文档节选:
________________________

# 导入训练集和测试集

In [1]:
import pandas as pd
train = pd.read_csv("../input/nlp-getting-started/train.csv", index_col=0)
test = pd.read_csv("../input/nlp-getting-started/test.csv", index_col=0)

In [2]:
train.head()

Unnamed: 0_level_0,keyword,location,text,target
id,Unnamed: 1_level_1,Unnamed: 2_level_1,Unnamed: 3_level_1,Unnamed: 4_level_1
1,,,Our Deeds are the Reason of this #earthquake M...,1
4,,,Forest fire near La Ronge Sask. Canada,1
5,,,All residents asked to 'shelter in place' are ...,1
6,,,"13,000 people receive #wildfires evacuation or...",1
7,,,Just got sent this photo from Ruby #Alaska as ...,1


In [3]:
test.head()

Unnamed: 0_level_0,keyword,location,text
id,Unnamed: 1_level_1,Unnamed: 2_level_1,Unnamed: 3_level_1
0,,,Just happened a terrible car crash
2,,,"Heard about #earthquake is different cities, s..."
3,,,"there is a forest fire at spot pond, geese are..."

________________________

记录集:
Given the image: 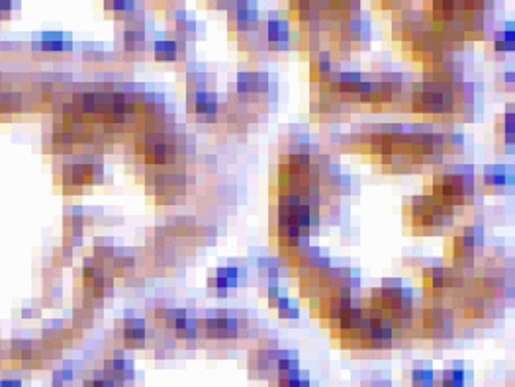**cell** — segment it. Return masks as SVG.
I'll return each instance as SVG.
<instances>
[{
  "mask_svg": "<svg viewBox=\"0 0 515 387\" xmlns=\"http://www.w3.org/2000/svg\"><path fill=\"white\" fill-rule=\"evenodd\" d=\"M331 71H333V67H331V59L328 55H320L310 65V76H312L313 83H323L330 76Z\"/></svg>",
  "mask_w": 515,
  "mask_h": 387,
  "instance_id": "1",
  "label": "cell"
},
{
  "mask_svg": "<svg viewBox=\"0 0 515 387\" xmlns=\"http://www.w3.org/2000/svg\"><path fill=\"white\" fill-rule=\"evenodd\" d=\"M465 386V371L461 368L441 371V378L435 379V387H463Z\"/></svg>",
  "mask_w": 515,
  "mask_h": 387,
  "instance_id": "2",
  "label": "cell"
},
{
  "mask_svg": "<svg viewBox=\"0 0 515 387\" xmlns=\"http://www.w3.org/2000/svg\"><path fill=\"white\" fill-rule=\"evenodd\" d=\"M509 182V174L504 167H492L484 172V186L488 188H502Z\"/></svg>",
  "mask_w": 515,
  "mask_h": 387,
  "instance_id": "3",
  "label": "cell"
},
{
  "mask_svg": "<svg viewBox=\"0 0 515 387\" xmlns=\"http://www.w3.org/2000/svg\"><path fill=\"white\" fill-rule=\"evenodd\" d=\"M178 45L177 42L170 40H163V42L155 43V57L159 61H175L178 57Z\"/></svg>",
  "mask_w": 515,
  "mask_h": 387,
  "instance_id": "4",
  "label": "cell"
},
{
  "mask_svg": "<svg viewBox=\"0 0 515 387\" xmlns=\"http://www.w3.org/2000/svg\"><path fill=\"white\" fill-rule=\"evenodd\" d=\"M412 387H435V371L429 368H415L410 374Z\"/></svg>",
  "mask_w": 515,
  "mask_h": 387,
  "instance_id": "5",
  "label": "cell"
},
{
  "mask_svg": "<svg viewBox=\"0 0 515 387\" xmlns=\"http://www.w3.org/2000/svg\"><path fill=\"white\" fill-rule=\"evenodd\" d=\"M277 311L282 319H296L298 317V307H292V303L287 297H280L277 303Z\"/></svg>",
  "mask_w": 515,
  "mask_h": 387,
  "instance_id": "6",
  "label": "cell"
},
{
  "mask_svg": "<svg viewBox=\"0 0 515 387\" xmlns=\"http://www.w3.org/2000/svg\"><path fill=\"white\" fill-rule=\"evenodd\" d=\"M364 387H390V383L384 379H372V381H366Z\"/></svg>",
  "mask_w": 515,
  "mask_h": 387,
  "instance_id": "7",
  "label": "cell"
}]
</instances>
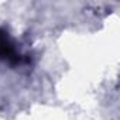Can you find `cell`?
Instances as JSON below:
<instances>
[{"label": "cell", "instance_id": "1", "mask_svg": "<svg viewBox=\"0 0 120 120\" xmlns=\"http://www.w3.org/2000/svg\"><path fill=\"white\" fill-rule=\"evenodd\" d=\"M0 61L11 67H17L26 62V56L20 52L11 35L3 28H0Z\"/></svg>", "mask_w": 120, "mask_h": 120}]
</instances>
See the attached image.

________________________

任务说明: 逐字引用前面关于导入训练集和测试集的文档节选，从第一行到最后一行完整照录。

本题输出:
# 导入训练集和测试集

In [1]:
import pandas as pd
train = pd.read_csv("../input/nlp-getting-started/train.csv", index_col=0)
test = pd.read_csv("../input/nlp-getting-started/test.csv", index_col=0)

In [2]:
train.head()

Unnamed: 0_level_0,keyword,location,text,target
id,Unnamed: 1_level_1,Unnamed: 2_level_1,Unnamed: 3_level_1,Unnamed: 4_level_1
1,,,Our Deeds are the Reason of this #earthquake M...,1
4,,,Forest fire near La Ronge Sask. Canada,1
5,,,All residents asked to 'shelter in place' are ...,1
6,,,"13,000 people receive #wildfires evacuation or...",1
7,,,Just got sent this photo from Ruby #Alaska as ...,1


In [3]:
test.head()

Unnamed: 0_level_0,keyword,location,text
id,Unnamed: 1_level_1,Unnamed: 2_level_1,Unnamed: 3_level_1
0,,,Just happened a terrible car crash
2,,,"Heard about #earthquake is different cities, s..."
3,,,"there is a forest fire at spot pond, geese are..."